Britain’s longest surviving married couple have celebrated 80 years together after first meeting in 1937 – on a blind date.
Nancy and Eric Kingston became an item after her brother arranged a mystery rendez-vous on a village bridge.
They hit it off straight away and tied the knot on June 1, 1940 – the same day Nancy’s brothers were attempting to escape Dunkirk.
The pair celebrated their oak wedding anniversary with friends and family at their home near Wedmore, Somerset earlier this week.
They have five children, 11 grandchildren, 28 great-grandchildren and 14 great-great children.
And although not all of their relatives could be there because of the coronavirus pandemic, the couple said they still enjoyed their day.
Many locals visited to pass on their wishes – and they even received a letter from the Queen.
Nancy, 99, said: “It was absolutely beautiful. It was a lovely day. We met some old friends and made some new ones.”
+ + + + + + +
**TASK STATEMENT:**
Continue the news story about Nancy and Eric Kingston's 80th wedding anniversary, starting after Nancy's quote about the lovely day.
+ + + + + + +
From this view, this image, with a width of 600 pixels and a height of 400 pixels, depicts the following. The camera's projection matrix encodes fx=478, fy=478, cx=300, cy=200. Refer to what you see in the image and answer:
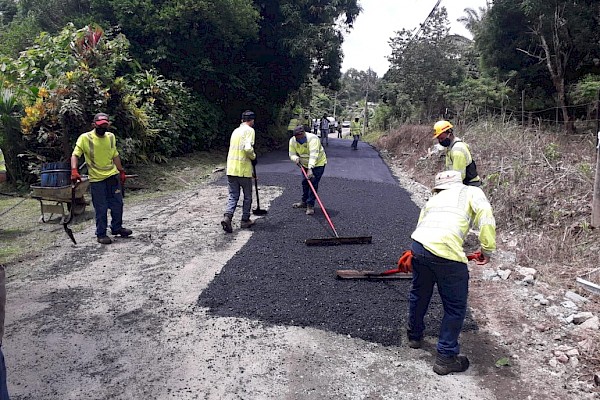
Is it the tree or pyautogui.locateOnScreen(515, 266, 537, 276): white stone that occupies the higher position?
the tree

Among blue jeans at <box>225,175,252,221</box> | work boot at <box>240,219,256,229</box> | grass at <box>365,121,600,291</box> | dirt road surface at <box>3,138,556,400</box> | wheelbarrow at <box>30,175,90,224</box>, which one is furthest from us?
wheelbarrow at <box>30,175,90,224</box>

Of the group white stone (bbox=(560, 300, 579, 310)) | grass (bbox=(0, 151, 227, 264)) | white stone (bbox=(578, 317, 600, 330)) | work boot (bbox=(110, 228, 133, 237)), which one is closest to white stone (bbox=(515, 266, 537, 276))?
white stone (bbox=(560, 300, 579, 310))

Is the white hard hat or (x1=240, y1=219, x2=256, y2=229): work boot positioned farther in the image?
(x1=240, y1=219, x2=256, y2=229): work boot

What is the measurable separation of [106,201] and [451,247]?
414 centimetres

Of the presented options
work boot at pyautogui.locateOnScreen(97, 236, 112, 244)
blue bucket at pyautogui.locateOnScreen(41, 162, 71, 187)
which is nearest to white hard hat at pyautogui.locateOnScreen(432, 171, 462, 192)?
work boot at pyautogui.locateOnScreen(97, 236, 112, 244)

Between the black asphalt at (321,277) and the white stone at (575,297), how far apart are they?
1.06m

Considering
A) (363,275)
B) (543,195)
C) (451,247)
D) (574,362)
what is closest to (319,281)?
(363,275)

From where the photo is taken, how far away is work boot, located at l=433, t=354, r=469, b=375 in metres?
2.92

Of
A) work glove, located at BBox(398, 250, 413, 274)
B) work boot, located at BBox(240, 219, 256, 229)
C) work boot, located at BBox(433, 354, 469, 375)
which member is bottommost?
work boot, located at BBox(433, 354, 469, 375)

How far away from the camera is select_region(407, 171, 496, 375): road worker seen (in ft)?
9.34

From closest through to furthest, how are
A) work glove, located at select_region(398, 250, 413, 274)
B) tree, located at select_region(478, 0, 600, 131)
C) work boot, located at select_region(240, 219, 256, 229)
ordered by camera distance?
work glove, located at select_region(398, 250, 413, 274) → work boot, located at select_region(240, 219, 256, 229) → tree, located at select_region(478, 0, 600, 131)

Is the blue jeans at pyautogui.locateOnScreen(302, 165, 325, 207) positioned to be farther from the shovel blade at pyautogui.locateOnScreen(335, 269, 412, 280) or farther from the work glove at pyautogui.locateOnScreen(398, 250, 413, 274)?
the work glove at pyautogui.locateOnScreen(398, 250, 413, 274)

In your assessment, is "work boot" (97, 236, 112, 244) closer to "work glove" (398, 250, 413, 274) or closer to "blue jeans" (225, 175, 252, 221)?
"blue jeans" (225, 175, 252, 221)

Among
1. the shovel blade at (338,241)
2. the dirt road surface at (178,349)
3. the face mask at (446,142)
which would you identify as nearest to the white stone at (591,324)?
the dirt road surface at (178,349)
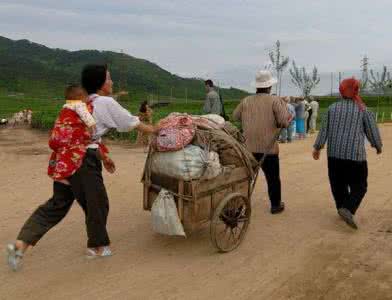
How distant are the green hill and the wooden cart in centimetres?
3900

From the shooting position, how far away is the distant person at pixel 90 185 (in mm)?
4836

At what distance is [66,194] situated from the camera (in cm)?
498

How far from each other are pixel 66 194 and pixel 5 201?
10.3ft

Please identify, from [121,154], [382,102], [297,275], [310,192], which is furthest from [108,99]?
[382,102]

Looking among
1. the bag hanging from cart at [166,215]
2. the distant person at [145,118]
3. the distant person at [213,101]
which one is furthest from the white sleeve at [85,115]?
the distant person at [145,118]

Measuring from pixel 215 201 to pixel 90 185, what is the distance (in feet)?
4.17

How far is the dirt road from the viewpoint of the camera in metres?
4.46

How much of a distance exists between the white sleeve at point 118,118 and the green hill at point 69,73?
39.4 meters

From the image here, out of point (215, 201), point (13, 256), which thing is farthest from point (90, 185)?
point (215, 201)

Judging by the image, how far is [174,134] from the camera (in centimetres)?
519

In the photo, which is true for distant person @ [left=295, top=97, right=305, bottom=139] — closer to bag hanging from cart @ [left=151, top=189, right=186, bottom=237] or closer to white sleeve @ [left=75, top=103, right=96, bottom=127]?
bag hanging from cart @ [left=151, top=189, right=186, bottom=237]

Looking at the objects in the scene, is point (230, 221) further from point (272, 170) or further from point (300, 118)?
point (300, 118)

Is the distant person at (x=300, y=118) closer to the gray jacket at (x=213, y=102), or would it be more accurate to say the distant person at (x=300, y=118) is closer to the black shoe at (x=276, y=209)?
the gray jacket at (x=213, y=102)

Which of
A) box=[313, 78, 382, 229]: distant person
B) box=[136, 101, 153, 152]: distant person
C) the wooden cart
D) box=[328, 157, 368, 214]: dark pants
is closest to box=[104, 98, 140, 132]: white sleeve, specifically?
the wooden cart
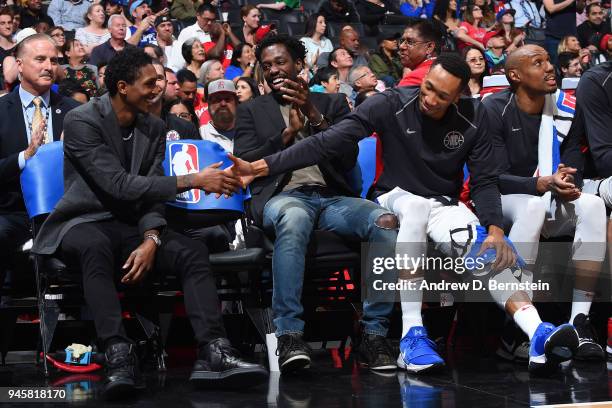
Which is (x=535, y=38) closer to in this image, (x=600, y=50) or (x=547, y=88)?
(x=600, y=50)

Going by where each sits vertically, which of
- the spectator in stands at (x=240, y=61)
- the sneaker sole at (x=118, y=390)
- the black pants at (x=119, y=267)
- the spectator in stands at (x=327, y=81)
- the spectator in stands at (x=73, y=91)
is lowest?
the sneaker sole at (x=118, y=390)

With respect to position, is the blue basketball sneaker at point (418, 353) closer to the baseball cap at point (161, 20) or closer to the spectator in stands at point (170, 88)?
the spectator in stands at point (170, 88)

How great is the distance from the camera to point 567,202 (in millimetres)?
4871

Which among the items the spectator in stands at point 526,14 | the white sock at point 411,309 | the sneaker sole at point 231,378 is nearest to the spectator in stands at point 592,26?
the spectator in stands at point 526,14

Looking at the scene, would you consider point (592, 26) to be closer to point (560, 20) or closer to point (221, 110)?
point (560, 20)

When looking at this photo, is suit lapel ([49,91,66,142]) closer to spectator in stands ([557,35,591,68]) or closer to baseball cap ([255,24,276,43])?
baseball cap ([255,24,276,43])

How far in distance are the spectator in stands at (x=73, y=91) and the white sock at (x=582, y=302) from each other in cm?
396

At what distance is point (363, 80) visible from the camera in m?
8.56

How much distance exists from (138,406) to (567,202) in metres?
2.49

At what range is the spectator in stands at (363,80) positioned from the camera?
8.48m

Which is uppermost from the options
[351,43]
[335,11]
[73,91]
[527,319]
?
[335,11]

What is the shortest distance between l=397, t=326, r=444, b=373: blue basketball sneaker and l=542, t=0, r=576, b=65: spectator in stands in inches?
375

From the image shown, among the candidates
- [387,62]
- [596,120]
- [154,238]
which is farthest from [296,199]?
[387,62]

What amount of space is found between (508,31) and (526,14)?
4.24 ft
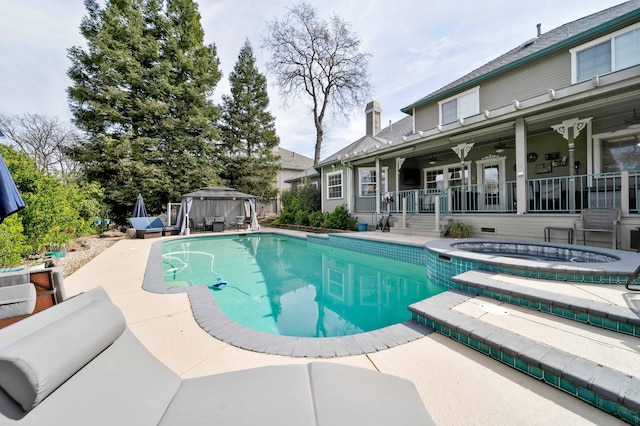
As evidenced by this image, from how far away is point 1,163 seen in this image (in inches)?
109

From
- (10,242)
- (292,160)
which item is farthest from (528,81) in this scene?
(292,160)

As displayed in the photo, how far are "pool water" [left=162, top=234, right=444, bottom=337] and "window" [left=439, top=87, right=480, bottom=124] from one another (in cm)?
688

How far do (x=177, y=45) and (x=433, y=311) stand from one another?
2130cm

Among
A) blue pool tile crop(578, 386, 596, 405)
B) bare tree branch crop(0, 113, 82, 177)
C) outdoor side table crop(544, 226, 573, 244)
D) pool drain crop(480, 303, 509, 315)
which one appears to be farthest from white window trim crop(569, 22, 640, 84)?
bare tree branch crop(0, 113, 82, 177)

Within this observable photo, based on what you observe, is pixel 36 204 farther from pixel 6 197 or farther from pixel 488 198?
pixel 488 198

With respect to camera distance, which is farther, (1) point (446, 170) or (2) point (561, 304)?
(1) point (446, 170)

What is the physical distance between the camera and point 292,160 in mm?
28469

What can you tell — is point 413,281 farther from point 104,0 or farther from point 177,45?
point 104,0

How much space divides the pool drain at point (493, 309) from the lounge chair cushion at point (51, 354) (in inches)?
142

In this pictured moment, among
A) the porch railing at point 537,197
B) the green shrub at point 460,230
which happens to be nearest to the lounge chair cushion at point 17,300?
the green shrub at point 460,230

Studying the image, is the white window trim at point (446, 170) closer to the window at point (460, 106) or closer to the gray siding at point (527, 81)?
the window at point (460, 106)

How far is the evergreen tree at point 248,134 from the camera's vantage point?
786 inches

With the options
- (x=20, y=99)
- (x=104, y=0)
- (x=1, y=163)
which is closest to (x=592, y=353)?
(x=1, y=163)

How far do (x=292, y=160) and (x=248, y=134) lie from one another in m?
8.63
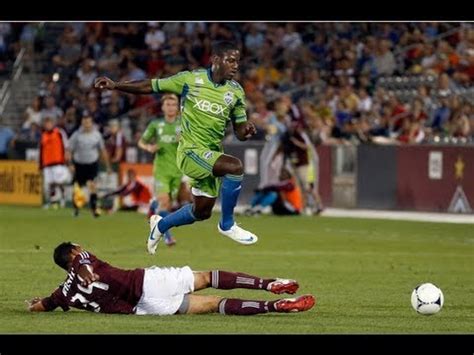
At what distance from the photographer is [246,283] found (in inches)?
567

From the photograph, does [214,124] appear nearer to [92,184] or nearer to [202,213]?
[202,213]

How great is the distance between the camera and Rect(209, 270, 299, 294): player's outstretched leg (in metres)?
14.3

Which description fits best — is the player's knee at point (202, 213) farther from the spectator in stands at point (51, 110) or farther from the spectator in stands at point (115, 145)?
the spectator in stands at point (51, 110)

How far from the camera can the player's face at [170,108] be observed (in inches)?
891

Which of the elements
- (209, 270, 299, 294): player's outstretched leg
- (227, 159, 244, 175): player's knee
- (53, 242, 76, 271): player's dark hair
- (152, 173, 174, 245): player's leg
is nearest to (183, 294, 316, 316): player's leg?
(209, 270, 299, 294): player's outstretched leg

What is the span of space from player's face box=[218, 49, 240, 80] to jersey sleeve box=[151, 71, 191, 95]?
43 cm

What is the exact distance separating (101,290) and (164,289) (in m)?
0.58

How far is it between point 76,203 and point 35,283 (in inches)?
524

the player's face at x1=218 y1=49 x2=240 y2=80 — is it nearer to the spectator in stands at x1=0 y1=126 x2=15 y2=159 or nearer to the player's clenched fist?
the player's clenched fist

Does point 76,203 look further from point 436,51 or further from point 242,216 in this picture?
point 436,51

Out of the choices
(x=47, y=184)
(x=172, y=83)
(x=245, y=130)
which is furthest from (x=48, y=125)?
(x=245, y=130)

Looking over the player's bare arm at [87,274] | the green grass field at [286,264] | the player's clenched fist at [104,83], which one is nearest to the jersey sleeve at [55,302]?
the green grass field at [286,264]

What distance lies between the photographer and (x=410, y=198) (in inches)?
1214

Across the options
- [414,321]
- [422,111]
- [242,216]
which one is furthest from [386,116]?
[414,321]
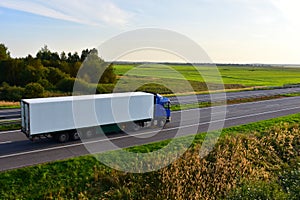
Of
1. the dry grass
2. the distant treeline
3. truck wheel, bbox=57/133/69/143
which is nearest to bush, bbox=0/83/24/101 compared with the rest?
the distant treeline

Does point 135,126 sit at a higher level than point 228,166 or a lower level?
higher

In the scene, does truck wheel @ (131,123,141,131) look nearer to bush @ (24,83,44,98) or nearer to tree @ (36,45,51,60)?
bush @ (24,83,44,98)

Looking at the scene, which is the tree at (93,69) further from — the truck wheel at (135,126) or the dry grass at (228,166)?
the dry grass at (228,166)

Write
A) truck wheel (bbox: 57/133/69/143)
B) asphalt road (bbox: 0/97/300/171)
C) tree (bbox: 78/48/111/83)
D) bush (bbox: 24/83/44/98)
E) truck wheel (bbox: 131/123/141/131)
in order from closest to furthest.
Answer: asphalt road (bbox: 0/97/300/171) < truck wheel (bbox: 57/133/69/143) < truck wheel (bbox: 131/123/141/131) < bush (bbox: 24/83/44/98) < tree (bbox: 78/48/111/83)

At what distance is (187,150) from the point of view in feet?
52.1

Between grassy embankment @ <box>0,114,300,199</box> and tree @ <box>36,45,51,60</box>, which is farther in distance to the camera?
tree @ <box>36,45,51,60</box>

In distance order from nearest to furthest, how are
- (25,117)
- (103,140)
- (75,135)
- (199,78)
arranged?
(25,117) < (75,135) < (103,140) < (199,78)

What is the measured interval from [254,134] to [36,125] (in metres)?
13.8

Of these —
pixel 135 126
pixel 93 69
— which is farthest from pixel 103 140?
pixel 93 69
+ + + + + + +
**EXERCISE OUTPUT:**
The pair put their long-lasting love affair down to compromise – and revealed they used to go the cinema together ever weekend.
She said: “It must have been a deep love to have lasted this long. It’s been a bit of give and take.
“We don’t do it like they do today – we hung on. It’s been a long time; a wonderful time. We’ve been very lucky.
“We’re still going strong.”
Eric, 98, added: “We made it work – we wouldn’t have stayed together for 80 years otherwise.
“She looks good for her age!
“If I could, I’d do it all again.”
The couple married during World War Two – on the same day Nancy’s brothers were attempting to escape Dunkirk, which she only found out later.
The war hit their wedding in other ways too, with her dress bought using saved rationing coupons.
Nancy and Eric were also immediately back to work following the nuptials – with no time for a honeymoon.
They have lived in the same area for most of their lives, in a peaceful part of the countryside.
They even had their first date in the local area – organised through her sibling.
Eric said: “I’ve got her brother to thank. He came out to the farm where I was working and said that someone wanted to meet me on a bridge in Westhay.
“He didn’t say whom, and I didn’t guess who it was.
“Anyway, I went along with him and met her – we talked for the rest of the evening. We went from there on.
Nancy added: “He was a nice looking lad!”
The couple now live with their youngest son Stephen, 58, who helps to look after to them on a day-to-day basis.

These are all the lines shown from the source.